Reputation: 115
from sklearn.model_selection import GridSearchCV, KFold
param_grid = {'select__k': np.arange(1, data_x_numeric.shape[1] + 1)}
cv = KFold(n_splits=3, random_state=1, shuffle=True)
gcv = GridSearchCV(pipe, param_grid, return_train_score=True, cv=cv)
gcv.fit(data_x, data_y)
results = pd.DataFrame(gcv.cv_results_).sort_values(by='mean_test_score', ascending=False)
results.loc[:, ~results.columns.str.endswith("_time")]
After running the above code I get a warning advising that estimator fit failed.
FitFailedWarning: Estimator fit failed. The score on this train-test partition for these parameters will be set to nan. Details:
Traceback (most recent call last):
line 598, in _fit_and_score estimator.fit(X_train, y_train, **fit_params)
"pipeline.py," line 341, in fit Xt = self._fit(X, y, **fit_params_steps) "pipeline.py," line 303, in _fit X, fitted_transformer = fit_transform_one_cached(
"memory.py," line 352, in __call__ return self.func(*args, **kwargs) "pipeline.py," line 754, in _fit_transform_one res = transformer.fit_transform(X, y, **fit_params)
"base.py," line 702, in fit_transform return self.fit(X, y, **fit_params).transform(X)
univariate_selection.py, line 353, in fit score_func_ret = self.score_func(X, y)
"<ipython-input-413-f8e48283bbee>," line 7, in fit_and_score_features
m.fit(Xj, y)
"coxph.py" line 426, in fit delta = solve(optimizer.hessian, optimizer.gradient,
"basic.py," line 214, in solve _solve_check(n, info)
"basic.py," line 29, in _solve_check raise LinAlgError('Matrix is singular.')
numpy.linalg.LinAlgError: Matrix is singular.
warnings.warn("Estimator fit failed.

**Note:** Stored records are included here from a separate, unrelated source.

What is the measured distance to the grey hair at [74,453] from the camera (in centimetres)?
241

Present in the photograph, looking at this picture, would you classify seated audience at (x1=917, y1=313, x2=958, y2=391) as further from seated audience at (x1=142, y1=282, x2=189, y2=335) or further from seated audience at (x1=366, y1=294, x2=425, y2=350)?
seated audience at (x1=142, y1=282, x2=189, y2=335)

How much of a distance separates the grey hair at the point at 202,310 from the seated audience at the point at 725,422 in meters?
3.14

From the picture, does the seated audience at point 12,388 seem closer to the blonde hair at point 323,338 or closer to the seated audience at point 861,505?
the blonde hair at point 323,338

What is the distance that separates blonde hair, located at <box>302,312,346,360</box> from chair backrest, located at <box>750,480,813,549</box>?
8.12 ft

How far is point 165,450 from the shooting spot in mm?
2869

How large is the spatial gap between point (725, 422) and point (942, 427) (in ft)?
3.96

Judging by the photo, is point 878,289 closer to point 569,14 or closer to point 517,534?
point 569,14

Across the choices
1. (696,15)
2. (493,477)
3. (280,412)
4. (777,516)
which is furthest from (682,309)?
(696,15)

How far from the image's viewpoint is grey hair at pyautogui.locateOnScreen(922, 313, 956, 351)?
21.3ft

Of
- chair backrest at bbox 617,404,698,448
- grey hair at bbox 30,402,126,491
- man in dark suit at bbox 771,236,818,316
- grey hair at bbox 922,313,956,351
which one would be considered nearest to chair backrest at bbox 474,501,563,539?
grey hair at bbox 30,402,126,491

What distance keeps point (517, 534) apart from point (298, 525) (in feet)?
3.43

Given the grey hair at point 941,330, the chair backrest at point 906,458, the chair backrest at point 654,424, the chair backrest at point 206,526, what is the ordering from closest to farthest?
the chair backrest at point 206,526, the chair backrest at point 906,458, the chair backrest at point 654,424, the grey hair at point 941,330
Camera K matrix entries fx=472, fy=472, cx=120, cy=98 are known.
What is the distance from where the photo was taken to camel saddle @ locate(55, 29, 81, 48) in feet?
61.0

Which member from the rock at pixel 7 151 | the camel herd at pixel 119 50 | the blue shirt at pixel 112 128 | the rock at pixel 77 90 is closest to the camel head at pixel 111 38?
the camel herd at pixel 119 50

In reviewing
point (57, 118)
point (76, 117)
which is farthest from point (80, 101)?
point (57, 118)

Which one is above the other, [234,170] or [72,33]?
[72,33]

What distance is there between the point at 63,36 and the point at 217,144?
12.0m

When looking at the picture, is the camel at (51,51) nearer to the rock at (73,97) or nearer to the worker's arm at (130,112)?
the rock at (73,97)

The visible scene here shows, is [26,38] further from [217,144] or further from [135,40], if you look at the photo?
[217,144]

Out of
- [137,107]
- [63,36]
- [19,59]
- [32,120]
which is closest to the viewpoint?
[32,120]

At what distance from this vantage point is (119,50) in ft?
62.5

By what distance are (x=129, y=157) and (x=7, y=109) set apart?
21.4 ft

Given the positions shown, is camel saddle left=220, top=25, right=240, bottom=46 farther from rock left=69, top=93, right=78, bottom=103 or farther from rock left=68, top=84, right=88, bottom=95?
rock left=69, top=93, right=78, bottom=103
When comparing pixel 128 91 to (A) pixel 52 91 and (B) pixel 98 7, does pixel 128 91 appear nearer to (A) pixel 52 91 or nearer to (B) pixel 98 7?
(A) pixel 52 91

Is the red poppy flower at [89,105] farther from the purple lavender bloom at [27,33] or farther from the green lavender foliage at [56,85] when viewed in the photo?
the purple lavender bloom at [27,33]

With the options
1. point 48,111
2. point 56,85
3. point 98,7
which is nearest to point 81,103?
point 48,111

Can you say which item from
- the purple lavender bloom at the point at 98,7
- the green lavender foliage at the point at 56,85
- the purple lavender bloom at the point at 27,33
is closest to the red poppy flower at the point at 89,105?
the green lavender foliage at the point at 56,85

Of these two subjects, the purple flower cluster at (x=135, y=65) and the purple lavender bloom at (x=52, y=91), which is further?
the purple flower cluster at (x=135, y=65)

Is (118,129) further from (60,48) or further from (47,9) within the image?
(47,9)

The score on this train-test"
"categorical.py:2630": FutureWarning: The `inplace` parameter in pandas.Categorical.set_categories is deprecated and will be removed in a future version. Removing unused categories will always return a new Categorical object.
res = method(*args, **kwargs)
"categorical.py:2630": FutureWarning: The `inplace` parameter in pandas.Categorical.set_categories is deprecated and will be removed in a future version. Removing unused categories will always return a new Categorical object.
res = method(*args, **kwargs)
"categorical.py:2630": FutureWarning: The `inplace` parameter in pandas.Categorical.set_categories is deprecated and will be removed in a future version. Removing unused categories will always return a new Categorical object.
res = method(*args, **kwargs)
"categorical.py:2630": FutureWarning: The `inplace` parameter in pandas.Categorical.set_categories is deprecated and will be removed in a future version. Removing unused categories will always return a new Categorical object.
res = method(*args, **kwargs)
I get this warning multiple times and the code continues to run for more than 30 minutes. I have removed the routing path for alot of the warning, so that is why it may look different. The above warning is produced multiple times for this block of code.
I am following the Scikit-Survival documentation and am stuck at this point. Some of the additional code provided may help with the error, but I am not sure what is effecting the error.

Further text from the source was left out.